Does redundancy in ground truth labels hurt model performance

Let’s say I am training an object detection algorithm where the goal is to identify the class as well as the bounding box .

Now if in my dataset if a majority of the ground truth bounding boxes have the same values,then will this in any way impact the model’s learning capability.

For example while training a basic object detection model on the above mentioned dataset,I noticed that when the model was given a new unseen images,it was unable to correctly predict the bounding box.

Preview of dataset is shown below

Class 1
image 1 bbox coords 192 63 242 243
image 2 bbox coords 192 63 242 243
.
.
.
.
.image 19

in each image,object is either zoomed in or being viewed from different angle.
(Also please note that the bounding box coordinates are not an exact representation of my dataset and were included to give an idea of what my dataset looks like).
I tried computing the R2 score between the predicted bounding box and actual bounding box,and found that for unseen examples the R2 score came out to be highly negative.

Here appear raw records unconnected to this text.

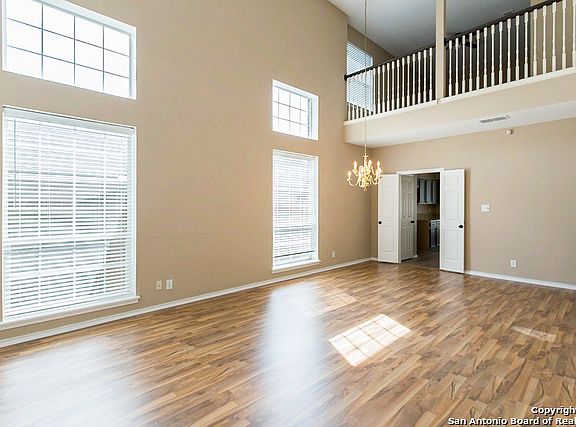 4th image of 5859 Creekway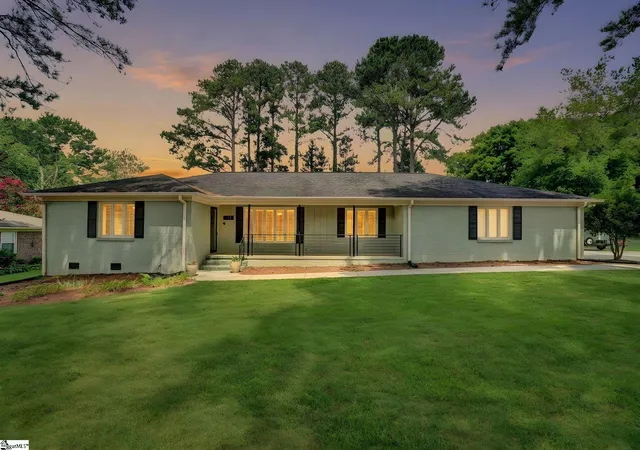 Photo 1 of Single family home for sale at 117 Royal Oak Rd, Greenville, SC 29607 | MLS# 1600990 | Listing updated on 2026-09-10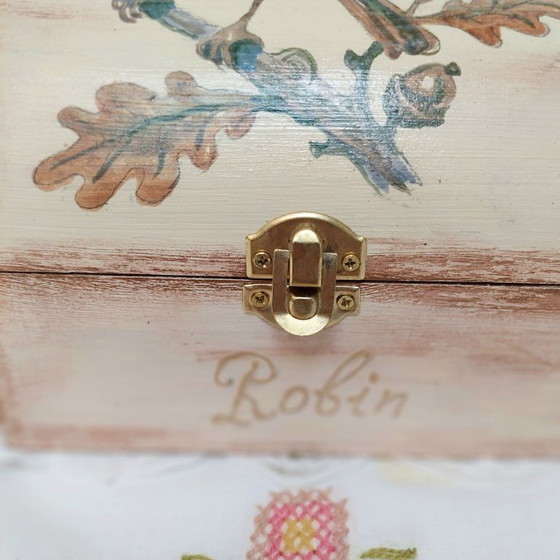 Image 1 of Portagioie in legno dipinto a mano con motivo pettirosso, scatola portagioie in stile vintage.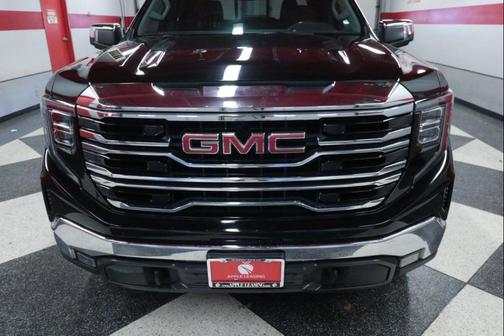 Onyx Black 2023 GMC Sierra 1500 SLT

My guess would be that the model might learn to predict the “majority” bounding box coordinates in the same way it would learn to predict the majority class index in an imbalanced classification use case.

So in a sense ,can we assume that there might be some overfitting,as such would you recommend making changes in the dataset so that the bounding box distribution is properly captured.
I tried to use weighted sampling during training process but that didn’t give me any significant improvements.